EXERCISE TASKS —
1. Answer these questions from the passage on Facebook's IPO, one per line:
(a) By what percentage did the Standard and Poor 500 index increase in the first two years of the recovery?
(b) What share of the company does Peter Thiel own?
(c) How large was the check Thiel wrote as the first major outside investor?
2. Please render this sentence from the passage on Facebook's IPO in Spanish: "Investors who support start-ups with capital play a crucial role in spurring growth and creating jobs."
3. Decide whether each statement agrees with the passage on Facebook's IPO. Answer yes or no, and quote the words that settle it.
(a) Real mean hourly earnings of private sector workers rose during the first two years of the recovery.
(b) Accel Partners owns 10 percent of Facebook.
(c) Reid Hoffman is described as a PayPal co-founder.

DOCUMENT EXTRACT —
——————————

Facebook’s high valuation on the NASDAQ also speaks to a larger disconnect between corporate profits, stock prices, and the labor market during the post-recession recovery. According to a recent analysis from Northeastern University, in the first two years of the recovery, the Dow Jones Industrial average increased 49 percent, the Standard and Poor 500 index had increased 46 percent, yet real mean hourly earnings of all private sector workers had decreased 1 percent. Put a different way, recent years have been fantastic for owners of capital – who are largely part of the top 20 percent of households, as noted – and terrible for workers.
Nearly three quarters of Americans believe the “rich are getting richer and the poor are getting poorer,” accord to a Harris Interactive poll taken last year. The Facebook IPO confirms at least half of this view: it will shower vast new wealth on investors who were only able to get a stake in Facebook because they were already wealthy and had inside connections.
Investors who support start-ups with capital play a crucial role in spurring growth and creating jobs. These investors often take big risks and deserve big rewards. But the ability of those with wealth and connections to achieve even greater wealth, through opportunities not available to the rest of us, illustrates how the U.S. economy delivers outsized gains to existing “haves,” exacerbating the wealth divide.
Beyond its founders and first employees, the biggest winners from Facebook’s IPO will be its early investors – most of whom were wealthy Silicon Valley insiders even before they invested in Facebook and only got an opportunity to invest in Facebook because of their connections and existing wealth. These winners include Peter Thiel, who owns 2.5 percent of the company, according to Facebook’s registration statement to the SEC. Thiel was already extremely wealthy in his role in founding PayPal and a hedge fund when he became the first major outside investor to Facebook, writing a check for $500,000 after a meeting with Zuckerberg. Thiel met Zuckerberg through his connections with Reid Hoffman, another wealthy PayPal co-founder who knew Sean Parker, the company’s president. (Hoffman secured a 0.5 percent stake in Facebook.) Another major winner is Jim Breyer and the venture capital firm of Accel Partners, which owns 10 percent of the company worth as much as $10 billion. Breyer not only arranged the Accel investment, but – thanks to his personal wealth and proximity to the deal – was able to invest his own money in the company, which is now a 0.6 percent stake worth $600 million.

——————————

MATERIAL SHOWN —
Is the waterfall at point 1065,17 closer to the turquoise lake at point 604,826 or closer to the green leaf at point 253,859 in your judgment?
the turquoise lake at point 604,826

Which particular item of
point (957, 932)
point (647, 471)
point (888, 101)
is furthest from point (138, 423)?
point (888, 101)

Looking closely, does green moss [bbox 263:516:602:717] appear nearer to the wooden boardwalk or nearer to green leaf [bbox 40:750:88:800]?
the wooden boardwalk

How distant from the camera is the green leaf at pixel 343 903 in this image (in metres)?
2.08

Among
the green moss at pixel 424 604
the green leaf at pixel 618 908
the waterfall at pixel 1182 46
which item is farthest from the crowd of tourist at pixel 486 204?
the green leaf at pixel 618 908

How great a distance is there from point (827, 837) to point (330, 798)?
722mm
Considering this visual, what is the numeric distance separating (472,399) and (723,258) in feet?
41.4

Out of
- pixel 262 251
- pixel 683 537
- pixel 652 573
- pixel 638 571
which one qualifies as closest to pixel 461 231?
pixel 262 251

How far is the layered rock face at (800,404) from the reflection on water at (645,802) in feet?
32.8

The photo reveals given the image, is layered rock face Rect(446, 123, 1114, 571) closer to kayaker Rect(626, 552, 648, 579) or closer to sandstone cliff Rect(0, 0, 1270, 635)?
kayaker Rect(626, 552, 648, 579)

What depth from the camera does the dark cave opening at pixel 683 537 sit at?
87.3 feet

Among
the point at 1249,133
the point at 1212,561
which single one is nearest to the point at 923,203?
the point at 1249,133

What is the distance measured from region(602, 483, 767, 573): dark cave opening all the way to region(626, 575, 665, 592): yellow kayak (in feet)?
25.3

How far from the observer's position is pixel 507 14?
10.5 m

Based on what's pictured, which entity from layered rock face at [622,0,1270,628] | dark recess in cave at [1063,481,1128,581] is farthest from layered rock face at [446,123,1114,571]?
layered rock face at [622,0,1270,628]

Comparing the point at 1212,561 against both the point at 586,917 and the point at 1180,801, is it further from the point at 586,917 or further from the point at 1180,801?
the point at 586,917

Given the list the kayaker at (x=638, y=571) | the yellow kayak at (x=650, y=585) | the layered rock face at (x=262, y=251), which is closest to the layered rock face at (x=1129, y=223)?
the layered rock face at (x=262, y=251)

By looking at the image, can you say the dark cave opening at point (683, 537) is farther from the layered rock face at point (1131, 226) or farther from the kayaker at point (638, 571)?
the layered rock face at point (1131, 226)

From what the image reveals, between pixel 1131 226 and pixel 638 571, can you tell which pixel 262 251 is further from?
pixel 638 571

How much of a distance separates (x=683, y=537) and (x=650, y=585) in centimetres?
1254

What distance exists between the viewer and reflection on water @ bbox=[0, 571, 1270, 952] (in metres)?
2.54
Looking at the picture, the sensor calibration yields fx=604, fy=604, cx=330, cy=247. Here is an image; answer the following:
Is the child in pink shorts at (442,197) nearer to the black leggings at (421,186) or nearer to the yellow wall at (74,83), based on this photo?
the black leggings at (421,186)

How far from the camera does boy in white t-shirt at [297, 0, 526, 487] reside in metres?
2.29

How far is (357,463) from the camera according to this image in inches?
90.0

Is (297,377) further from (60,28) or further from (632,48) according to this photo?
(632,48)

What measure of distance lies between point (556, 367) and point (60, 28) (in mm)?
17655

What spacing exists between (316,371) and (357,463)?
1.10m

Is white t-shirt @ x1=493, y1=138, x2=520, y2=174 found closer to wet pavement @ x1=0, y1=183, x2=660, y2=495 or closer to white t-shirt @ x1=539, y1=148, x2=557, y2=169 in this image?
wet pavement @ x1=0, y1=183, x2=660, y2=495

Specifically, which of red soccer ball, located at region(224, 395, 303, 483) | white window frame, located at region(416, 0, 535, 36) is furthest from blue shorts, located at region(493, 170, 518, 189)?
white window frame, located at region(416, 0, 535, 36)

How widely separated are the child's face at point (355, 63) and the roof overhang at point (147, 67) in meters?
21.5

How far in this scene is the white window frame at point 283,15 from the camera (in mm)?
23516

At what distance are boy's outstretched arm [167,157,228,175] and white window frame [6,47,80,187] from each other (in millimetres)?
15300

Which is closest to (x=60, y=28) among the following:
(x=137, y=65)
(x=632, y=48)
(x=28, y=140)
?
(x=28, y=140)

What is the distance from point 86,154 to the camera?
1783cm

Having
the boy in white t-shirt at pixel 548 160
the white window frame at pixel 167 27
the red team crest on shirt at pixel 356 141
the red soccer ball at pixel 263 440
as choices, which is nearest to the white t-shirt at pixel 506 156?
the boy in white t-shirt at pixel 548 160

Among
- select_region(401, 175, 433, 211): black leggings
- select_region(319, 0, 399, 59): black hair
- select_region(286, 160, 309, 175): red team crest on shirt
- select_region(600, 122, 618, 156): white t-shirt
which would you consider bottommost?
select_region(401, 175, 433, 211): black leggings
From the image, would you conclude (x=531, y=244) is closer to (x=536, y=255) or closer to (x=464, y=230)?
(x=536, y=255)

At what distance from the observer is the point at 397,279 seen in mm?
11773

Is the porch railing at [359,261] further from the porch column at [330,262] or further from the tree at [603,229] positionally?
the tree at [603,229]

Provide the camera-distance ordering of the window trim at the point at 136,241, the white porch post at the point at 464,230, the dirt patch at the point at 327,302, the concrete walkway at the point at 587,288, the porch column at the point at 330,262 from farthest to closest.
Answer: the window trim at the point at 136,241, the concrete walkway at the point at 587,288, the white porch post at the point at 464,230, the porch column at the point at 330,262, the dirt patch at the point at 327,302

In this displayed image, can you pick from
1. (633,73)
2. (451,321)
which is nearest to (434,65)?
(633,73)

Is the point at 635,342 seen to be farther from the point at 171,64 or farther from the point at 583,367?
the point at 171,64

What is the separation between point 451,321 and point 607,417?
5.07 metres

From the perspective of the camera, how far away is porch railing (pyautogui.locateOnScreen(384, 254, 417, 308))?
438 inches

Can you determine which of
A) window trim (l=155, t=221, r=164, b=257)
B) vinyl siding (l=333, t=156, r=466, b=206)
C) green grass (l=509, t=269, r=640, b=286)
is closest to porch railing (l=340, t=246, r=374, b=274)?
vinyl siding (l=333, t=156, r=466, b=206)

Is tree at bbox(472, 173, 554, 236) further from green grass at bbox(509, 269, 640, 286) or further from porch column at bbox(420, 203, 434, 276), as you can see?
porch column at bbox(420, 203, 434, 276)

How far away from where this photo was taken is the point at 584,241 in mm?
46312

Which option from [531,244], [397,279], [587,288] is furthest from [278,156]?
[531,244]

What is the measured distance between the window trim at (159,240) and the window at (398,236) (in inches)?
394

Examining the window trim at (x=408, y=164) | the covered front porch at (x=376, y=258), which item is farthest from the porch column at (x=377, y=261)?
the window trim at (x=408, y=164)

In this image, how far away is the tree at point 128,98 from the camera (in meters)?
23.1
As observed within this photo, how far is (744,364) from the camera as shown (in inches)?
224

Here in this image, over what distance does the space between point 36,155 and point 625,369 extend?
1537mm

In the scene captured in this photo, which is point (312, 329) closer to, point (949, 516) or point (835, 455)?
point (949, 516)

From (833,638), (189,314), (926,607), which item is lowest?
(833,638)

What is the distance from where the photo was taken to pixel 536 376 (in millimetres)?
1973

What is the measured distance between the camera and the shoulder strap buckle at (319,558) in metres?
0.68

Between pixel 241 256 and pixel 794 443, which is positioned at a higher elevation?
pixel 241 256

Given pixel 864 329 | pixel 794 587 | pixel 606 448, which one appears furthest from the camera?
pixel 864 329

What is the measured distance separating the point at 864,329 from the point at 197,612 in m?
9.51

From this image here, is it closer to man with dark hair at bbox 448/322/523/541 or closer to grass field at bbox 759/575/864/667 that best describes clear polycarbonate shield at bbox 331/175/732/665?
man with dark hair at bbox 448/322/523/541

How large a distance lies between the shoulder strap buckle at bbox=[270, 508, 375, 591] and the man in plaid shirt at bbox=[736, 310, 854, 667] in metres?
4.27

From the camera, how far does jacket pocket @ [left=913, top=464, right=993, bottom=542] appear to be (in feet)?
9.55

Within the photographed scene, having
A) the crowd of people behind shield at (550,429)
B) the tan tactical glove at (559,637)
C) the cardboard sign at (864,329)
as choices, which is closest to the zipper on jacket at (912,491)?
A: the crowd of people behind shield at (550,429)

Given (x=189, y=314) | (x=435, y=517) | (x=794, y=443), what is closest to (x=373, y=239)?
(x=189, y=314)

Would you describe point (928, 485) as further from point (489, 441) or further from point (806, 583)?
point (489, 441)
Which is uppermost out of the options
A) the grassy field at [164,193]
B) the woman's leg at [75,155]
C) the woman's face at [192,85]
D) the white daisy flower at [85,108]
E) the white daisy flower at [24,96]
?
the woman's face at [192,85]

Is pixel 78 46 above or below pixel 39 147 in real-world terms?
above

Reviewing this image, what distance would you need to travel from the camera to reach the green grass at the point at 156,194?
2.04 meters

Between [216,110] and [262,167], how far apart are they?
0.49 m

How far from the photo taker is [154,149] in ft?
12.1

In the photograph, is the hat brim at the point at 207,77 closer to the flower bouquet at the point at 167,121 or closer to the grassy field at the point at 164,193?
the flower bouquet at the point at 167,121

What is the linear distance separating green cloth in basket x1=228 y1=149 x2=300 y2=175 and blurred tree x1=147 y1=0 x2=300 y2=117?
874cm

——————————

ANSWER LIST —
1.
(a) 46 percent
(b) 2.5 percent
(c) $500,000

2. Los inversores que apoyan a las empresas emergentes con capital desempeñan un papel crucial en el impulso del crecimiento y la creación de empleo.

3.
(a) No: "real mean hourly earnings of all private sector workers had decreased 1 percent"
(b) Yes: "the venture capital firm of Accel Partners, which owns 10 percent of the company"
(c) Yes: "Reid Hoffman, another wealthy PayPal co-founder"